Source text
* BEGIN *
# Robert Duncan Culver - Systematic Theology



## Jesus is my friend (Mar 28, 2013)

This seems like a great read and is on it's way from my bookseller,I am very excited for this primarily as a reference,the topic was posted 6 years ago with no comments,but Systematic's have been growing in publication since and I thought it would be helpful to gain some insight on this absolutely massive book.-Thanks for your help!

Systematic Theology: Biblical and Historical: Culver Robert Duncan: 9781845500498: Amazon.com: Books

an interview from the publisher from 2012 (at 95yrs old-still sharp!)


Author Interview - Robert Duncan Culver | Christian Focus Booknotes


and lastly a more personal interview from Desiring God this week

The Old Man and His Big*Book - Desiring God


----------



## RamistThomist (Mar 29, 2013)

that personal interview was really encouraging.


----------



## Marrow Man (Mar 29, 2013)

He's still alive? That's great! I had his son (Douglas) as a Hebrew and OT professor in seminary. Even have an award in Hebrew named for my prof's mother (RDC's wife) still on my wall. His son was a good and godly man who died suddenly of a heart attack about 6 or 7 years ago. But good to see the father is still around.


----------



## Pilgrim (Mar 29, 2013)

Excellent. One of the best published in recent years. It's very useful for reference purposes since he gets into historical theology and doctrinal development as well. Whether one agrees more with one or the other, in most places he is much more thorough and detailed than Grudem, for example. Occasionally he writes things that are laugh out loud funny. In that sense it's perhaps more like a ST lecture than most conventional ST's. Of all of the recent ST's published in recent years that are in the Reformed tradition, broadly speaking, Horton's is the only one that rivals it in terms of size and material. 

To be sure he isn't confessional, but he's Calvinistic and also isn't a conventional dispensationalist. At best by the standards of this board he could maybe be considered to be progressive dispensational (in the sense that he's not covenantal) but he rejects both terms. It's possible that that's because he came to his views about 30 years or more before PD was hashed out by men who in some cases were probably 25-40 years his junior. He takes no position on the timing of the rapture but seems to lean against pre-trib. 

Not only is the book large but the print is small. It probably would have been better for it to have been a 2 vol. work. That would have given him more space to delve deeper on certain issues. But the decision had been made for it to be one vol. which is probably also why the print is small. My eyes aren't what they used to be but I still find it readable.


----------



## Pilgrim (Mar 29, 2013)

Marrow Man said:


> He's still alive? That's great! I had his son (Douglas) as a Hebrew and OT professor in seminary. Even have an award in Hebrew named for my prof's mother (RDC's wife) still on my wall. His son was a good and godly man who died suddenly of a heart attack about 6 or 7 years ago. But good to see the father is still around.
* END *
Extracted entries
* BEGIN *
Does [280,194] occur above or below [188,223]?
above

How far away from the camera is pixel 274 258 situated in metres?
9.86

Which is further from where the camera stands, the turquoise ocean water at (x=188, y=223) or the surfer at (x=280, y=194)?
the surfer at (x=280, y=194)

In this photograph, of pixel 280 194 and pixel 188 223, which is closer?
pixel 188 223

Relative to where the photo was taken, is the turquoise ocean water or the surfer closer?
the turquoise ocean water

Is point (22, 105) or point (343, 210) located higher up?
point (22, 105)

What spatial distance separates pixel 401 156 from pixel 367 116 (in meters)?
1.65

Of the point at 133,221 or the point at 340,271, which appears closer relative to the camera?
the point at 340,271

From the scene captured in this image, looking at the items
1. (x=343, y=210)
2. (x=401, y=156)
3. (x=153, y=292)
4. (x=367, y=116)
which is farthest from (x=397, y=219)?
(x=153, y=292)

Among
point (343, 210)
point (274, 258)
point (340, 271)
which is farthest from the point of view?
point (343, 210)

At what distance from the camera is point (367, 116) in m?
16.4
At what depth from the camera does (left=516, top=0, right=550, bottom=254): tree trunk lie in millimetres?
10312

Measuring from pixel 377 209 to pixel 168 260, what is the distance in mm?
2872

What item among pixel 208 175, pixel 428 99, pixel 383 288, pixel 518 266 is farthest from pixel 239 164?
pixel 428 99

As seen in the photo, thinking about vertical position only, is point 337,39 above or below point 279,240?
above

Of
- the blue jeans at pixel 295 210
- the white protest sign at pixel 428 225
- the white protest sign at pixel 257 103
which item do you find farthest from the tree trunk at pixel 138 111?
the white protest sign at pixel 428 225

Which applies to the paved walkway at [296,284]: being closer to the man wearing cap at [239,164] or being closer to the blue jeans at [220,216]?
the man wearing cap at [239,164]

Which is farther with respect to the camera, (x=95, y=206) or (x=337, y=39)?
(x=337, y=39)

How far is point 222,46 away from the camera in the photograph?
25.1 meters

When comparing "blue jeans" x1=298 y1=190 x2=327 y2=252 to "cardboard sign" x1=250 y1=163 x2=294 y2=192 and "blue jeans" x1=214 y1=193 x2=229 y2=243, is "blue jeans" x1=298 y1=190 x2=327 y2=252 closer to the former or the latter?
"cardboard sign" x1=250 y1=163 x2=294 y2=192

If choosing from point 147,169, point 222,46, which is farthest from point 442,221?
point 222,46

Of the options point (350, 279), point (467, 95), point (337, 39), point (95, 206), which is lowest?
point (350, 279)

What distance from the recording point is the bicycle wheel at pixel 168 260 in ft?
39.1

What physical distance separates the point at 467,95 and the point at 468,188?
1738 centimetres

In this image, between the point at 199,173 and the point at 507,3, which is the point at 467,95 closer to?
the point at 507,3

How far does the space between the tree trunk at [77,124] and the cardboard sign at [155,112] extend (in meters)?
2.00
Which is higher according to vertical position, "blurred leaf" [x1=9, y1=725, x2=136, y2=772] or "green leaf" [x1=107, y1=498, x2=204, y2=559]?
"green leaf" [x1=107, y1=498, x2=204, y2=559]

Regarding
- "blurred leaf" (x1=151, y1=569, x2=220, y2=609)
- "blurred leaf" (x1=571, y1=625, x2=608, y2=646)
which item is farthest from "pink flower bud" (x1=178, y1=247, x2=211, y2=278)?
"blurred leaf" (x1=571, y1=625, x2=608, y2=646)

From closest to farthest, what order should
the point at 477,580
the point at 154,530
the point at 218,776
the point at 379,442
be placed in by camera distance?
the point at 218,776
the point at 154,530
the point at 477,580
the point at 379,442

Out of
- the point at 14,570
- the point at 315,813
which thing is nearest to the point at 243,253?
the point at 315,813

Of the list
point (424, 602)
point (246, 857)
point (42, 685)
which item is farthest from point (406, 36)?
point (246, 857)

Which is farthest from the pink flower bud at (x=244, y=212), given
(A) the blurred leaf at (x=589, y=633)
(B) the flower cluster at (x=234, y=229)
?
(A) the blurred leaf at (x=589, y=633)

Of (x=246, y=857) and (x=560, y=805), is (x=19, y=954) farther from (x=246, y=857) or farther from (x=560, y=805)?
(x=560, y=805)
* END *
Directive A
Could you quote everything in the forum thread on Culver's Systematic Theology from "To be sure he" down to "lean against pre-trib.", word for word?
Directive B
Which distinct usernames post in the forum thread on Culver's Systematic Theology?
Directive C
Can you write what follows next in the forum thread on Culver's Systematic Theology, picking up from its last line?

Task response A
To be sure he isn't confessional, but he's Calvinistic and also isn't a conventional dispensationalist. At best by the standards of this board he could maybe be considered to be progressive dispensational (in the sense that he's not covenantal) but he rejects both terms. It's possible that that's because he came to his views about 30 years or more before PD was hashed out by men who in some cases were probably 25-40 years his junior. He takes no position on the timing of the rapture but seems to lean against pre-trib.

Task response B
Jesus is my friend, RamistThomist, Marrow Man, Pilgrim

Task response C
He still preaches too and reportedly was working his farm until just a few years ago.


----------



## Marrow Man (Mar 29, 2013)

Wow! Those hearty Nordic types put folks like me to shame. And I grew up on a farm!


----------



## Jesus is my friend (Mar 29, 2013)

Thanks so much for the helpful replies,I so admire the saints that have walked with Jesus for so many years and all the experiences the have to teach us.

I enjoy the seeming conversational style of this book,very engaging!


----------



## lynnie (Mar 29, 2013)

Hi- I started reading Culver's ST about a year and a half ago during one of the worst times in my life. Our daughter's birth mom had appeared in Romania and made brief contact, after years of my daughter struggling with having been abandoned, and it threw her into an identity crisis and emotional chaos like nothing I had ever seen, with accompanying behaviors that blew me away. I should mention that a year ago she surrendered her life to the Lord, and the change is astonishing. I would never have believed in one year that someone her age could change to so much desire to live for the Lord. Glory to God alone. 


I started with the Christology and would read a chapter and then go back and reread parts. It was like a lifeline to calm during those dark days. All the focus on Jesus- while in this constant fight- was just wonderful. What a great book.

I later read the chapters about God and now I am reading through the part on the church. I took a long break for Bavinck, but he is so detailed and into explaining so much error, and it was almost too hard to read, that I gave up and went back to Culver. I love it, especially all the history he works in. I did read a lot of Grudem and recommend it, but Culver is far better I think for people who like to read.

Enjoy your book!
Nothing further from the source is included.